The checkpoint based transactional store consists of 2 files:

page.db (database)
transaction.log (journal)

It combines linear high-performance random and FIFO access to message pages.

Store Structure

The transactional store works page-oriented with a size of 2 KB. The pages are stored into a RandomAccessFile named page.db. Every message uses at least 1 page. Bigger messages are distributed to several pages. The messages are accessed via a 2-ary index, consisting of the root index and an index per queue. Every queue index contains message keys with the respective message page references. An index is sorted. When inserting a message key into a full index page, a page splitting takes place. The insertion of new elements into an index is always made at the end, the deletion of elements mostly at the beginning of a queue index. Thus, every queue index keeps the first and the last index page within the direct access so that localization is very fast. Also, all index pages are stored within the page.db.

Cache

A cache belongs to the transactional store which keeps often-used pages within the main memory. The decision if a page is relocated or not is made on the basis of the hit counts and the last access time. The cache is controlled by a cache manager by which every page access of other components is done. The cache is both read- and write-cache, as pages are flushed onto the disk not until a checkpoint. Through this, a very high speed concerning read- and write transactions is obtained.

Store Transactions

Every access to the transactional store is done in form of store transactions which are controlled by a store transaction manager. A journal belongs to every transaction where any change within a page is listed at the byte level. Page access within a transaction begins with a pin of the page which ensures that the page is not flushed before the transaction is closed.

A commit or a rollback always forms the termination of a transaction. Both actions are performed by a recovery manager who transfers a log record to the log manager. In the case of a rollback, it previously performs a rollback onto the pages within the cache. The log manager works asynchronously with an input queue. Log records are placed into this queue by the recovery manager and are processed asynchronously by the log manager. Because of the asynchronous implementation of the log manager, it is possible to process several log records within one go (so-called group commit). The log manager writes the log record of the transaction into a RandomAccessFile named transaction.log and triggers the transaction. This now makes an unpin of all its pages. Therewith the transaction is finished. In the case of a system failure, all changes may be reconstructed out of the transaction log. This procedure is called "write-ahead logging". Here it is guaranteed that the log record is stored before changes concerning the proper data are written into the "stable store".

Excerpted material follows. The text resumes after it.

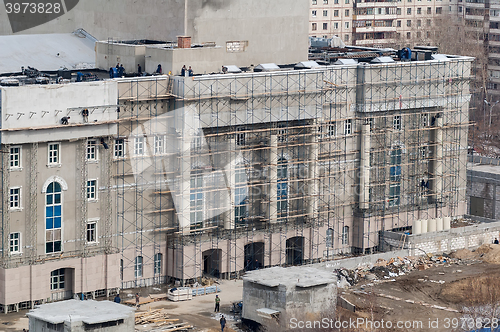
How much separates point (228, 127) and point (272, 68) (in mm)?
7434

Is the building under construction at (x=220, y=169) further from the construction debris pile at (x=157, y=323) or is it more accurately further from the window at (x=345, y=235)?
the construction debris pile at (x=157, y=323)

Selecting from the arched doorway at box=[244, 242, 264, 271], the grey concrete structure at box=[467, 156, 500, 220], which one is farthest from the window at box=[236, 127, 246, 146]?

Automatic Message Page Referencing

The Store Swiftlet is able to detect if a message has already been stored and automatically references new inserts of the same message within the same transaction (composite transaction) to the already stored message. This is currently supported for non-XA transactions for durable subscribers so that only 1 message is stored for each durable subscriber.

Checkpoint

The synchronization between page.db and transaction.log are made by the log manager when the configured maximum size of the transaction log is reached. The log manager now initializes a so-called checkpoint. This works as follows: the log manager states that the transaction log has reached the maximum size and informs the store transaction manager which now blocks every new transaction request and waits until all current transactions are finished. The store transaction manager now puts a checkpoint-ready event into the log manager queue. This receives the event and informs the cache manager to perform a flush of the whole cache. The cache manager writes all changed pages into the page.db and executes a disk-sync. All data is thus consistent. The log manager now resets the transaction log and forwards a checkpoint finished event to the store transaction manager whereupon it allows again new transactions.

Recovery

A checkpoint is automatically performed while a router is regularly shut down. If the router terminates because of other reasons (processor failure), a recovery phase will run during the startup of the Store Swiftlet, which is made by the recovery manager. It processes the transaction log and produces a consistent state.

XA Transactions

XA transactions are distributed transactions where several resource managers may be involved. A resource manager manages one resource, e.g. a database system or a message server. Hence, SwiftMQ is a resource. The handling of XA transactions belongs to the 2-phase-commit-protocol, in short 2PC. The first phase of this protocol is the prepare phase. For this, the JTA transaction manager (e.g. an application server) sends a prepare request to all resource managers. A resource manager has to guarantee that transaction changes are stored persistently. This is done by writing a prepare log record. The transaction is not yet closed, all locks will remain. The second phase now comprehends either a commit or a rollback. The prepare phase guarantees that all participating resource managers commit or abort their transactions. If a resource manager fails between prepare and commit, the transaction is in a doubtful condition, it is an "in-doubt-transaction". After restarting the resource manager, either the JTA transaction manager instructs the resource manager to perform a commit or a rollback, or it has to be performed manually by administrative functions. Subsequently, the consistency is recreated.

Illustration of the Transactional Store

Swap Store

If a queue cache is full, the swap store serves as a swapping-out of messages. In this case, a RandomAccessFile is created per queue in which messages are swapped-out. The file position, stored within the queue message index, is passed back for any stored message. Thus, the access performance is maximum. Swap files are deleted automatically if all entries are marked as deleted as well as during a router shutdown. Concerning swap files, a roll-over size may be specified which ensures that files may not grow too large. When reaching this size, a new swap file is created and the previous one persists until it is empty.

Durable Subscriber Store

Durable subscriber definitions are stored in single files. The file name contains the client-id and the durable subscriber name.